Le doctorant Ibrahima Ouibga a soutenu sa thèse de doctorat en Histoire sur le thème « La geste de Naaba Wubri et ses conséquences dans l’Ouest-Moogho entre la fin du XVe siècle et 1897 » à l’université Joseph-Ki-Zerbo, mercredi 15 avril 2026 à Ouagoudougou.
Ibrahima Ouibga est désormais en docteur en Histoire. En effet, il a soutenu une thèse de doctorat en Histoire sur le thème : « La geste de Naaba Wubri et ses conséquences dans l’Ouest-Moogho entre la fin du XVe siècle et 1897 », mercredi 15 avril 2026 à Ouagadougou. La geste est l’ensemble des actions et des exploits attribués à un personnage historique. Cette recherche, qui s’étend sur près de 750 pages, lui a valu l’obtention du grade de docteur en Histoire africaine avec pour spécialité « pouvoir politique et représentation sociale », avec la mention « Très honorable ».
Au terme de l’évaluation, le jury a unanimement reconnu la maturité scientifique du candidat ainsi que la pertinence de sa contribution. Pour les membres du jury, le travail se distingue non seulement par la diversité des thématiques abordées, mais aussi par son volume exceptionnel de 750 pages, témoignant de l’ampleur des investigations menées. Le président du jury, Pr Jean Célestin Ky, a salué un travail de terrain remarquable, ainsi que l’apport de connaissances nouvelles, permettant d’enrichir la compréhension de cette partie de l’Histoire. Ibrahima Ouibga a indiqué que sa thèse s’inscrit dans le champ de l’histoire des sociétés ouest-africaines, avec un accent particulier sur les transformations politiques, sociales et culturelles du Moogho.

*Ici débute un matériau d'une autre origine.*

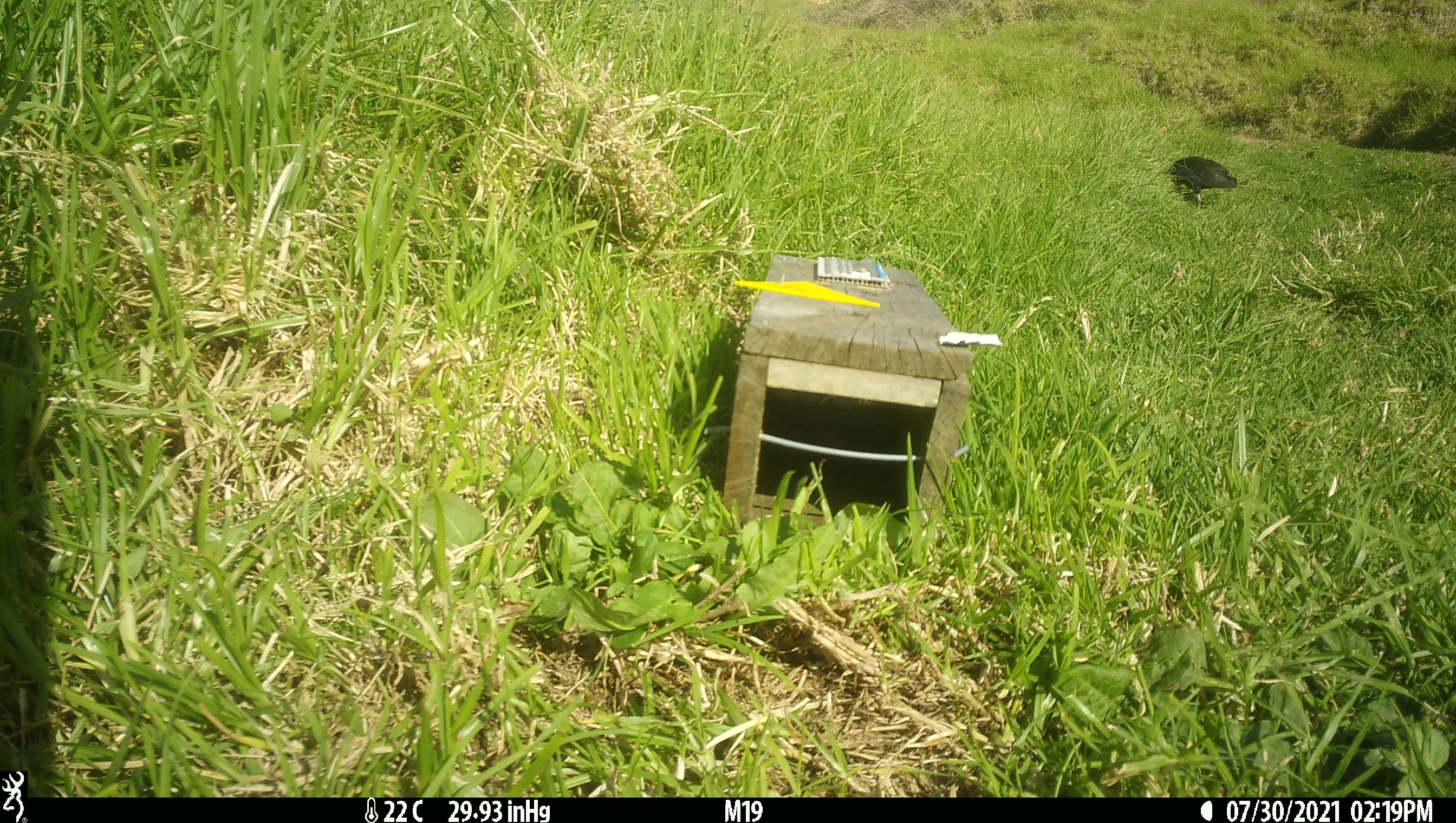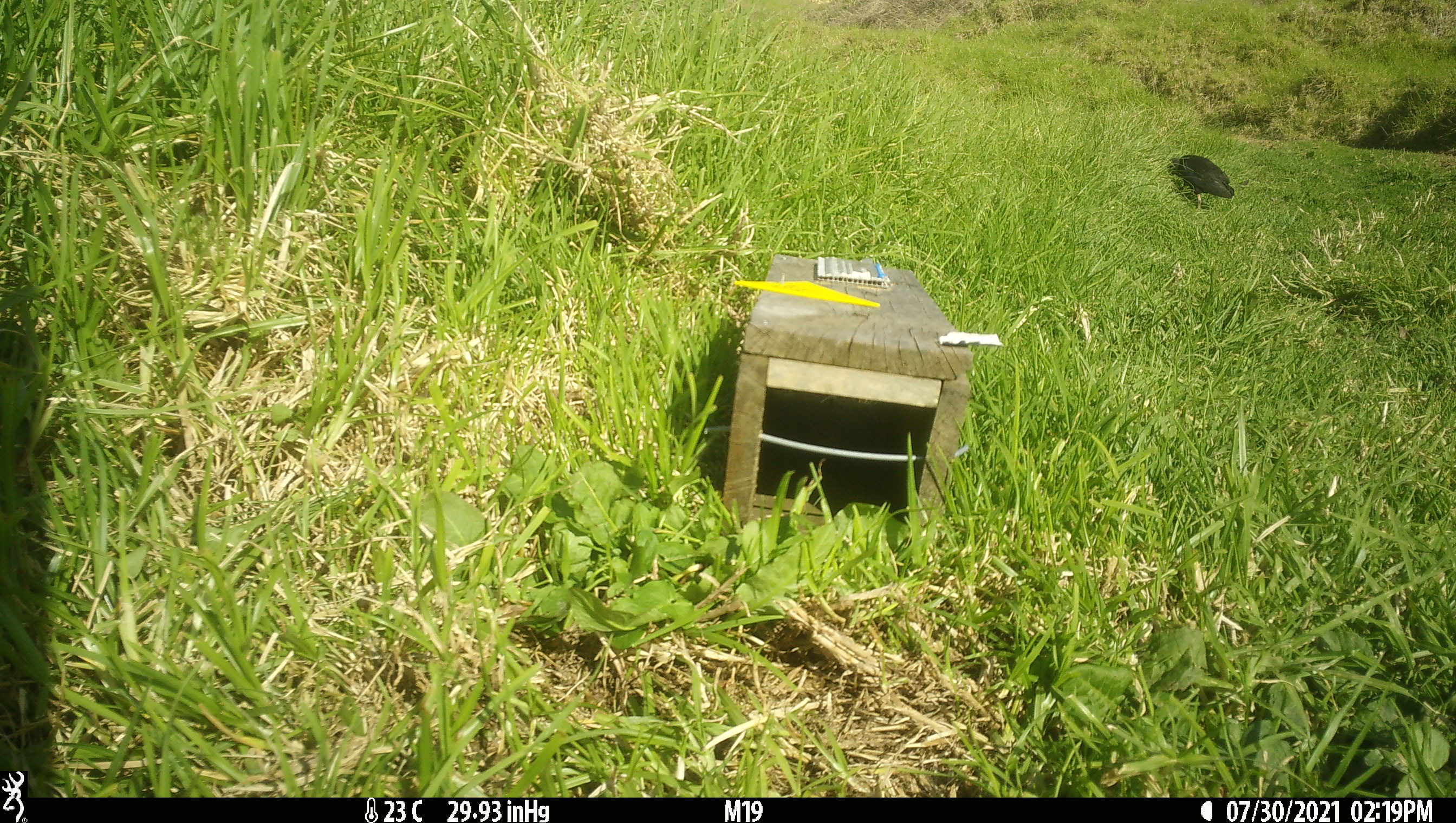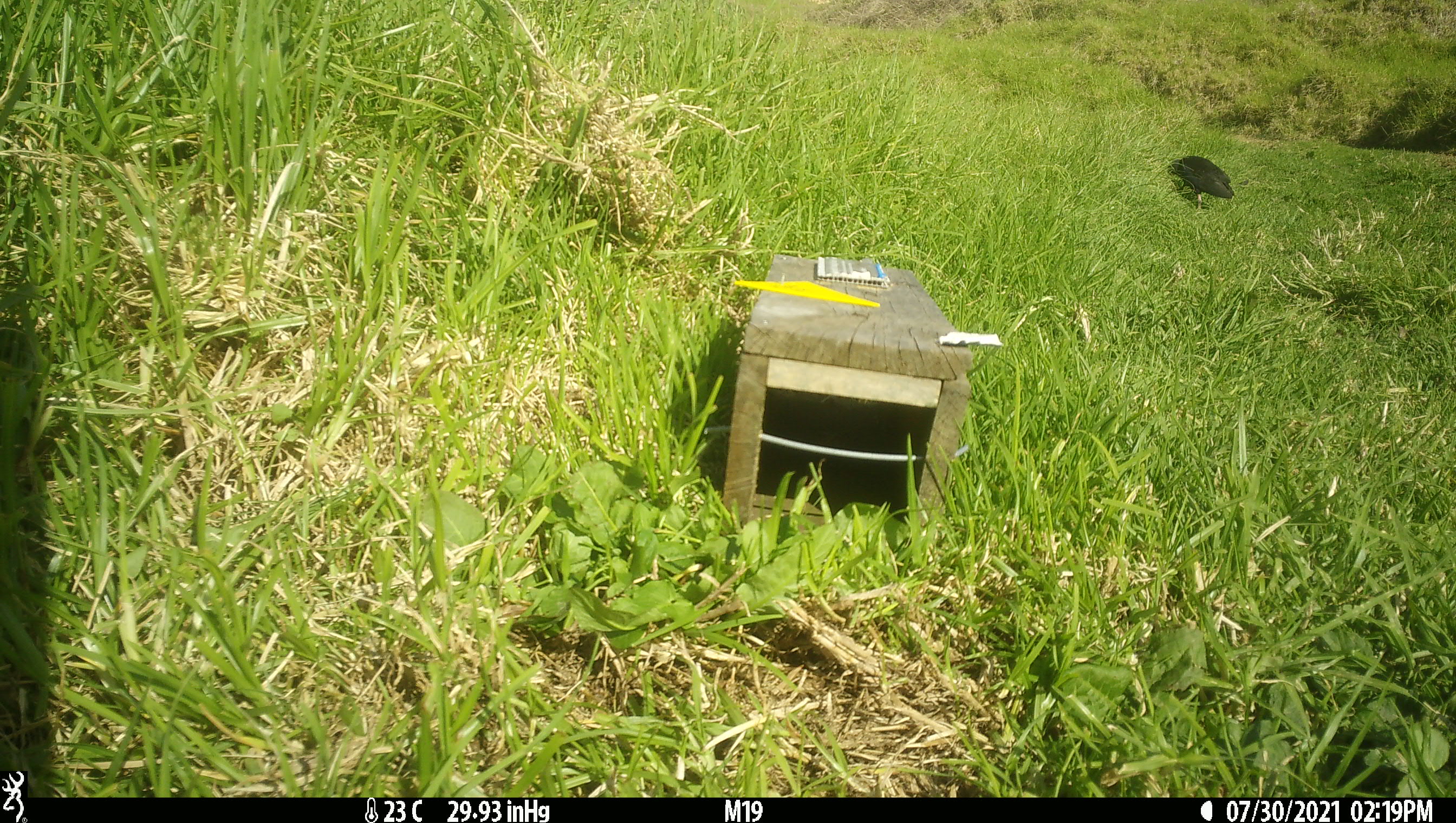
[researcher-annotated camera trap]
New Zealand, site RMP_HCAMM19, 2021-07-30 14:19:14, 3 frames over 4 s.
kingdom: Animalia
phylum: Chordata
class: Aves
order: Gruiformes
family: Rallidae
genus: Porphyrio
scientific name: Porphyrio melanotus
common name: australasian swamphen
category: pukeko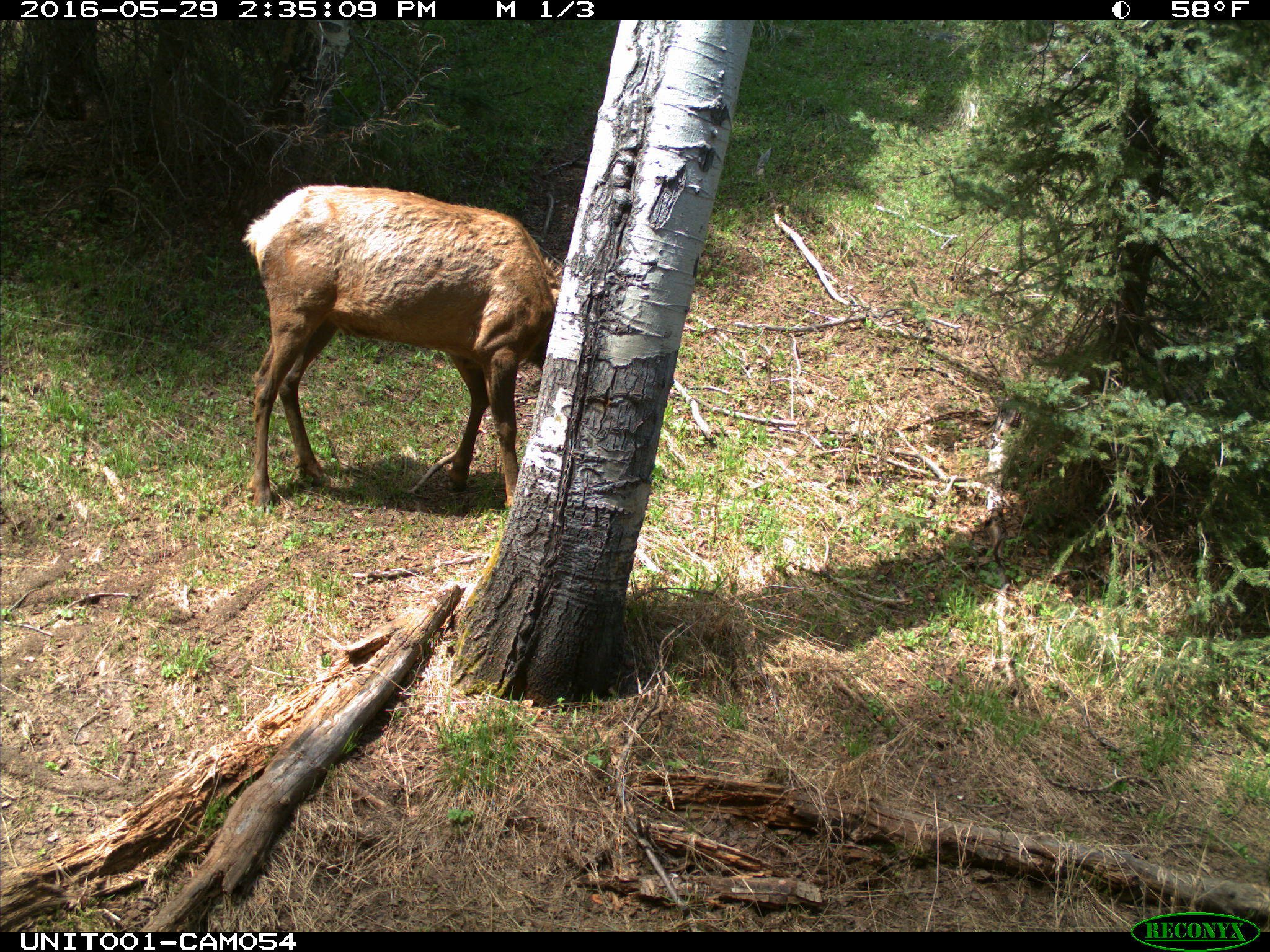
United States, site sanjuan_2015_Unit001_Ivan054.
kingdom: Animalia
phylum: Chordata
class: Mammalia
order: Artiodactyla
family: Cervidae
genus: Cervus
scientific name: Cervus elaphus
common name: red deer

Au cœur de cette étude, a-t-il signifié, se trouve une interrogation fondamentale : comprendre dans quelle mesure les actions de Naaba Wubri ont contribué à la recomposition des espaces sociaux, politiques et identitaires dans l’Ouest-Moogho, sur une durée allant de la période précoloniale à la pénétration coloniale. Le doctorant a justifié le choix de son sujet par l’existence d’un déséquilibre historiographique. Selon lui, l’Ouest-Moogho demeure insuffisamment étudié, malgré son rôle central dans la compréhension de l’histoire politique du Moogho. Il a souligné que cette zone aurait constitué un ancien foyer de formation politique ainsi qu’un espace stratégique dans l’émergence de certains royaumes.
Des apports majeurs

M. Ouibga a expliqué que son travail est structuré autour de trois axes principaux : l’histoire du peuplement, le geste de Naaba Wubri et les transformations sociopolitiques de l’Ouest-Moogho. Il a en outre confié que sur le plan méthodologique, une approche interdisciplinaire, combinant sources orales, écrites, archéologiques et cartographiques a été adopté.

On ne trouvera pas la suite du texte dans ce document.